In the weeks following the hearing, CNN reported that Willis had paid four hundred dollars in cash while visiting a Napa winery with Wade—a winery employee recalled the unusual transaction—lending credence to how she and Wade said they’d paid for their trips together. Meanwhile, Trump’s attorneys produced cell-phone data showing that Wade’s phone was near Willis’s condo late at night and in the wee hours of the morning on some three dozen occasions prior to when the pair say their relationship began. Willis has disputed the implication of the data, which, according to some experts, is inconclusive anyway. Trump’s attorneys have suggested, pointing to this data, that the D.A. and her prosecutor committed perjury in their testimony about the time line of their relationship—another reason for disqualification.

▶ **Dataset**:

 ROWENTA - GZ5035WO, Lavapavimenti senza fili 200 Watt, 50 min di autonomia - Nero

...

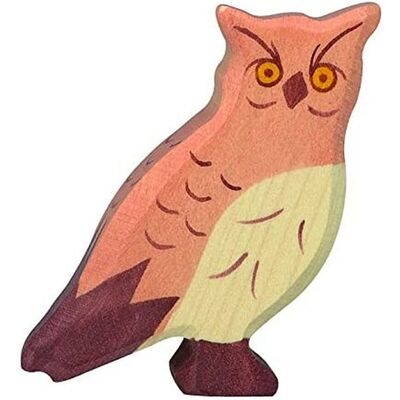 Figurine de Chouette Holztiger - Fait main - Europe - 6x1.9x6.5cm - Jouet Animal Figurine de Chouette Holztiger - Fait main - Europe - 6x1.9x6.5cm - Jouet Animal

==

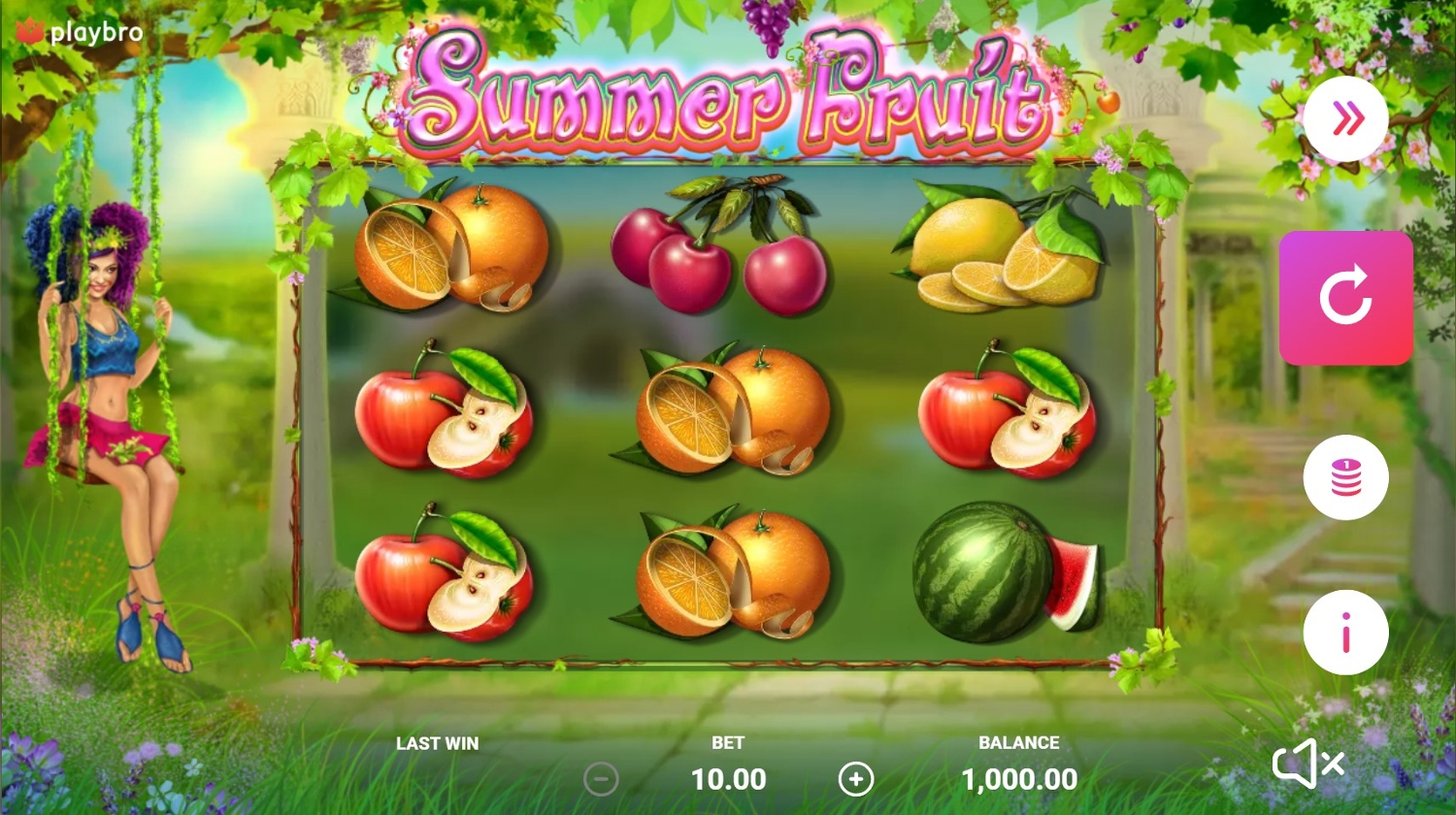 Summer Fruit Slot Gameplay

▶ **To do**:
[A] List every person mentioned by name in the text about Willis and Wade.
[B] Write what comes next in the text above about Willis, Wade, and the cell-phone data, starting right after its last sentence.
You won't need the lines to do any of this.

▶ **Per-task answers**:
[A] Willis, Wade, Trump

[B]
Judge McAfee, in other words, had a lot to consider in weighing the attempt to disqualify Willis from the Trump case—including his own future. Appointed by Governor Brian Kemp, in 2023, at the age of thirty-three, McAfee is up for his first election this May, and he faces some competition from a civil-rights attorney and talk-radio host who recently threw his hat in the ring. Lawyers who’ve known McAfee since his days as a prosecutor in the D.A.’s office mostly doubted that this would affect his decision-making. In a recent interview on a local Atlanta radio station, McAfee himself pushed back against the notion of politics playing a role. “There is a lot that I have to go through,” he said. “And so I’ve had—and again I’ll emphasize this—I’ve had a rough draft in an outline before I ever heard a rumor that someone wanted to run for this position. So the result is not going to change because of politics.”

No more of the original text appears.